Tuning into Robotics: What’s Next?

By Brian Huse, Director, Marketing & PR, Robotic Industries Association

According to lore, the U.S. Navy’s Aegis Missile Defense System owes much of its current status to guitarist Jeff Baxter of the rock band the Doobie Brothers. The band released songs in the 1980’s that continue to get airtime at contemporary and oldies rock stations today. Now, in a way, Jeff Baxter is helping us shoot down broken satellites before they fall into a China grove or California vineyard.

This was on my mind not long ago when the United States prepared to shoot down a newly launched and totally broken spy satellite. I sat in a Wendy’s restaurant at lunchtime reading about the first-ever mission to destroy a falling satellite with Aegis technology while “What a Fool Believes” by the Doobie Brothers played above me on the restaurant’s speakers.

You might remember that day. There was a full lunar eclipse in the evening. Also, NASA had just delivered a new, 30,000-pound addition to the International Space Station (the European Space Agency’s science lab module, “Columbus.”)

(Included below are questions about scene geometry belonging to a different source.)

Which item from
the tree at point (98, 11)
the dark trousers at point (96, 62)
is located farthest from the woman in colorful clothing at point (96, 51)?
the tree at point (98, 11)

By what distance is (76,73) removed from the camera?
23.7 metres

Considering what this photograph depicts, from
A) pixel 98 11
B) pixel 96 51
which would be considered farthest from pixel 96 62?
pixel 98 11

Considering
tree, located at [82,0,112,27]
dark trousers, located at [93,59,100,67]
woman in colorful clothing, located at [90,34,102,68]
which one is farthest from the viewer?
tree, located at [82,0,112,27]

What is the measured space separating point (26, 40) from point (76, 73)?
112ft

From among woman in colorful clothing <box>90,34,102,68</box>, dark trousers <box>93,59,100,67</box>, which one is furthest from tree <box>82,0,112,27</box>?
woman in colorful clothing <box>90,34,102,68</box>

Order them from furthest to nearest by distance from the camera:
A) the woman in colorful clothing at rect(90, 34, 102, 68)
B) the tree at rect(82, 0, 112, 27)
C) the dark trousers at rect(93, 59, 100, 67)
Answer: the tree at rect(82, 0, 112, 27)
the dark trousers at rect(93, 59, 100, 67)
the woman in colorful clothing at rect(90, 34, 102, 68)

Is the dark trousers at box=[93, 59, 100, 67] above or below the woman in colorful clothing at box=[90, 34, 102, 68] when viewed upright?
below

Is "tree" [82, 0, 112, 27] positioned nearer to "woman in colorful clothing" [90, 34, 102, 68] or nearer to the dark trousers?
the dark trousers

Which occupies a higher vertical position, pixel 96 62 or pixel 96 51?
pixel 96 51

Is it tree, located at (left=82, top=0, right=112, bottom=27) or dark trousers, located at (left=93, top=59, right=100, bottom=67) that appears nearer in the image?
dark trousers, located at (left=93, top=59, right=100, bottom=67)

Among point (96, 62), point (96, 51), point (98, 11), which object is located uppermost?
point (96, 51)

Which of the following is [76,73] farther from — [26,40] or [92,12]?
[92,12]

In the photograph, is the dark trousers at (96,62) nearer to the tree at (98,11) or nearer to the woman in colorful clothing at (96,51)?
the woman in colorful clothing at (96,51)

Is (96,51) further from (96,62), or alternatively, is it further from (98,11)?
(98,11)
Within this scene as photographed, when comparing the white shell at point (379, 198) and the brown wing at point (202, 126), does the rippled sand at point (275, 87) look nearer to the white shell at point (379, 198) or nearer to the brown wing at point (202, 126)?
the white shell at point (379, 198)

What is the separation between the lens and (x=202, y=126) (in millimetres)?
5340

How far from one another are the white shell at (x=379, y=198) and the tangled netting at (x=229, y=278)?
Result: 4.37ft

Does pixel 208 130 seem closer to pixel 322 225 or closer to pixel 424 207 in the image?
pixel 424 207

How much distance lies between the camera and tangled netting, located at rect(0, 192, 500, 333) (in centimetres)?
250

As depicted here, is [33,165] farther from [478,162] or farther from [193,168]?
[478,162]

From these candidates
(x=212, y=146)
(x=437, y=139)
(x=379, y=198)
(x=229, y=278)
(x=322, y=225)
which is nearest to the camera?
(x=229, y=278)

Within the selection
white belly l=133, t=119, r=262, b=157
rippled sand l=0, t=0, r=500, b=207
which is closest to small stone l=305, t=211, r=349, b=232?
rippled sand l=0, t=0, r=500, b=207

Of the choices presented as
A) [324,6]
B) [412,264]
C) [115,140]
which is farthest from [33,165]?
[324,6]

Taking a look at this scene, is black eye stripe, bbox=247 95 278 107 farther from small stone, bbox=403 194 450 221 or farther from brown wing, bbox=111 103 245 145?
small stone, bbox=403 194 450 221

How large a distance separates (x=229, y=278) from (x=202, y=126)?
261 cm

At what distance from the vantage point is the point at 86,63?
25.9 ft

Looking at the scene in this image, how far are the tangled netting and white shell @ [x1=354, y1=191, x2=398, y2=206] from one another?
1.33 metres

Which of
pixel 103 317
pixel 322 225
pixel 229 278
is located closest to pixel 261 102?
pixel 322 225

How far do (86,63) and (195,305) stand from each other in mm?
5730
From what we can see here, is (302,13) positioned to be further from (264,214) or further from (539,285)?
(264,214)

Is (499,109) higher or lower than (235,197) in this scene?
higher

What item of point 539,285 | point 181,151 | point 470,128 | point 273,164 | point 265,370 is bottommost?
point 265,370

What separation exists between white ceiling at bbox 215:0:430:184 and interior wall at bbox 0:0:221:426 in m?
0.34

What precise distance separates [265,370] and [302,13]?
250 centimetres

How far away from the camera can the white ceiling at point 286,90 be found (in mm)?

I find it fascinating that the satellite we shot down that day weighed about 10,000 pounds, and meanwhile the space station calls for nearly a million pounds of total mass by the time it is completed, but I digress.

Anyway, why blog about such a strange day in space exploration on a site devoted to robotics? Call it homage to my everlasting taste for funky music, space exploration and cool science, and how all these topics can sometimes come together in such spectacular ways.

For instance, did you know a Canadian-built robot called Dextre is on the roster of tenants for the space station? It is designed to work on the outside of the station and help minimize the need for manned space walks to perform dangerous and/or routine maintenance. (If all goes as planned, Dextre will be “onboard” the space station within days of this blog’s posting.)

With two arms, a torso of sorts and onboard vision, the robot is said to be very sophisticated and yet very basic. It is not some automaton with artificial intelligence, but rather a multi-axis, reprogrammable device that can use different tools and work remotely under the command of people who stay safe inside the orbiting vessel.

People right here on earth already use two-armed robots, and robots with machine vision, and specialized robots for handling hazardous or routine jobs. Thanks to decades of work on human-machine interfaces and tremendous advancements in cheap computing power, these machines are essential and commonplace at many businesses.

But robots will never take the place of artists and musicians; much less make inspirational jumps from the music studio to military think tanks.

Thanks in a way to the Doobie Brothers, we have some great old music and unmatched defense technology.

And thanks to some very smart and creative people in our industry, new and interesting robot applications are coming out all the time.

Speaking of interesting, some of the most successful people in the robotics industry belong to Robotic Industries Association, and as you might imagine, I hope one day you will join us. In fact, please come to Boston in the summer when we hold Robots 2008 “What’s Next” (click here for more details.)

Just for kicks and grins, how many song references can you find in this blog?


2 Responses to Tuning into Robotics: What’s Next?

  1. Mohit says:

    I really like your blog on robotics. I am studying Master Degree in Production Engineering in Germany and I am from Nepal. I am workin gon KUKA Robot (manufactured by German company). It would be interesting for me if you can share some fo your experiences while you worked on robotics and suggestions on what can be done specically on mechanical part of robot. My email is mohit2064@hotmail.com. Thanks

  2. brianhuse says:

    ScienceDaily (Mar. 17, 2008) — Dextre, the final element of the International Space Station’s Mobile Servicing System, was put together during the second spacewalk of STS-123. Mission Specialists Richard Linnehan and Mike Foreman completed their 7-hour, 8-minute orbital stroll Sunday at 2:57 a.m. EDT.